● WHAT YOU ARE ASKED TO DO:
Search the material below for the string "Connochaetes" and copy each line where it appears.

● DATA SECTION:
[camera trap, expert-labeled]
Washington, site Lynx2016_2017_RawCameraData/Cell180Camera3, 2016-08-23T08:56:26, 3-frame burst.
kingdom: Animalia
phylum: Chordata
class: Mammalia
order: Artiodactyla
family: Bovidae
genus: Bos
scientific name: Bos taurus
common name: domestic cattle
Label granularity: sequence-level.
...
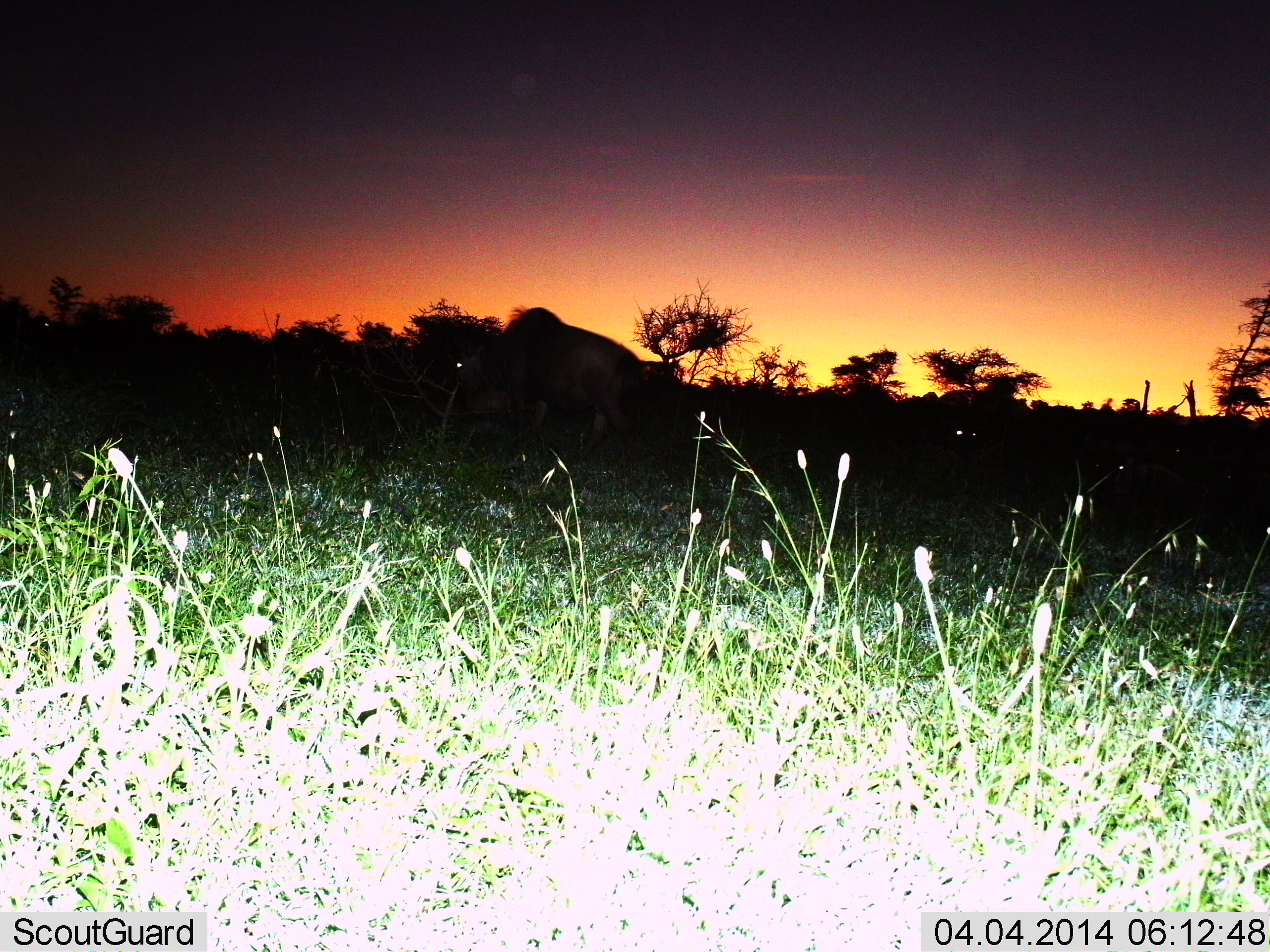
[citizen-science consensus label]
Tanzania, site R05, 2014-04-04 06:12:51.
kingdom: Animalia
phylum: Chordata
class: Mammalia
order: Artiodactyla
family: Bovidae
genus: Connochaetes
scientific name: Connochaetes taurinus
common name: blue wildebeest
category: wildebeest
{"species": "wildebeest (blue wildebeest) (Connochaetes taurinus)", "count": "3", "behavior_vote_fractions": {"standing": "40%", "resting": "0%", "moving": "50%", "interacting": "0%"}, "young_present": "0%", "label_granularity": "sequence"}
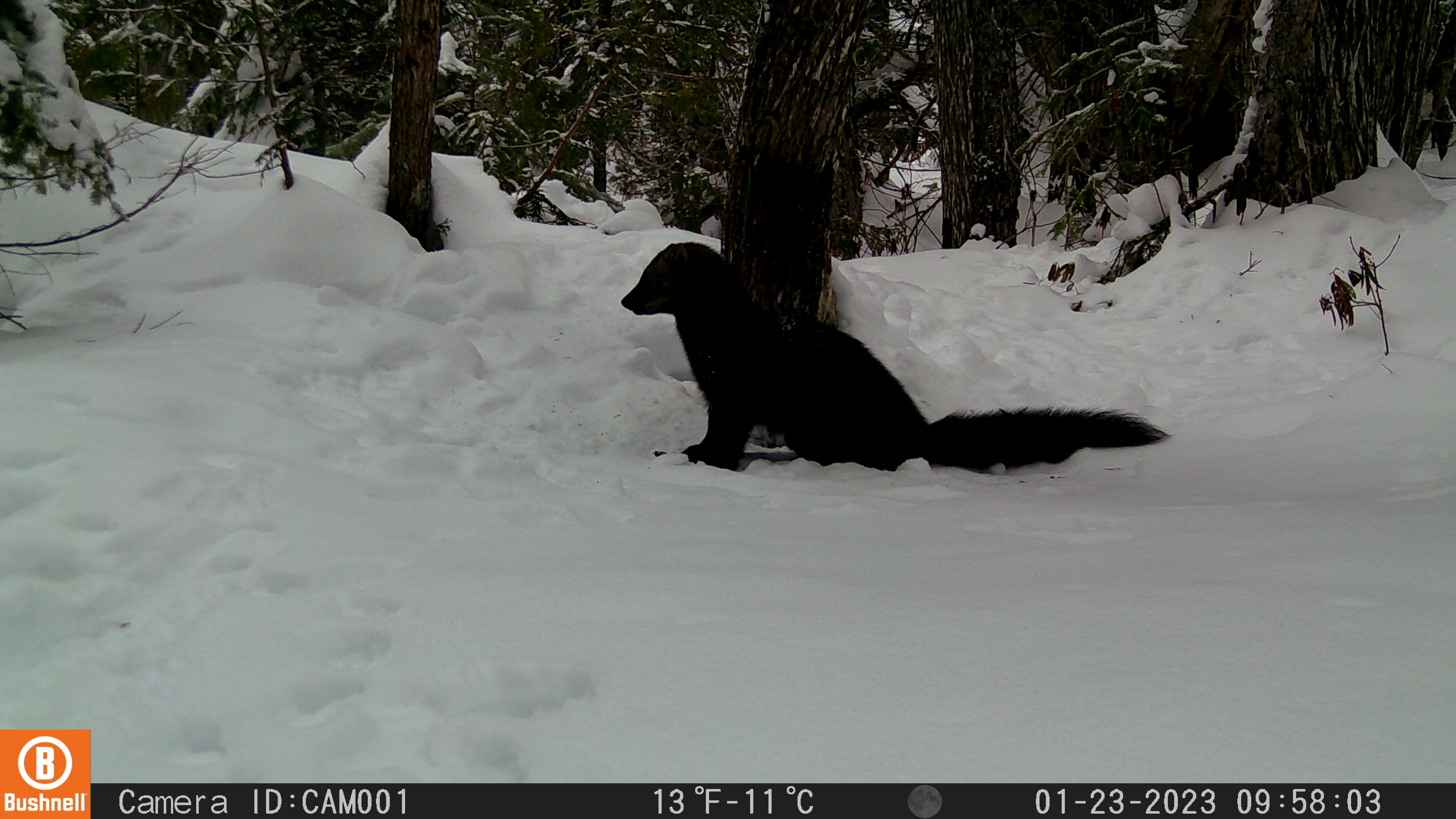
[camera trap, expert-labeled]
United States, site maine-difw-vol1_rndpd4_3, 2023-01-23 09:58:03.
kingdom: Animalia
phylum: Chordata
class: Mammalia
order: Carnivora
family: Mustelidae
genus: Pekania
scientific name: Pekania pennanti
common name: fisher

● EXERCISE RESPONSE:
genus: Connochaetes
scientific name: Connochaetes taurinus
{"species": "wildebeest (blue wildebeest) (Connochaetes taurinus)", "count": "3", "behavior_vote_fractions": {"standing": "40%", "resting": "0%", "moving": "50%", "interacting": "0%"}, "young_present": "0%", "label_granularity": "sequence"}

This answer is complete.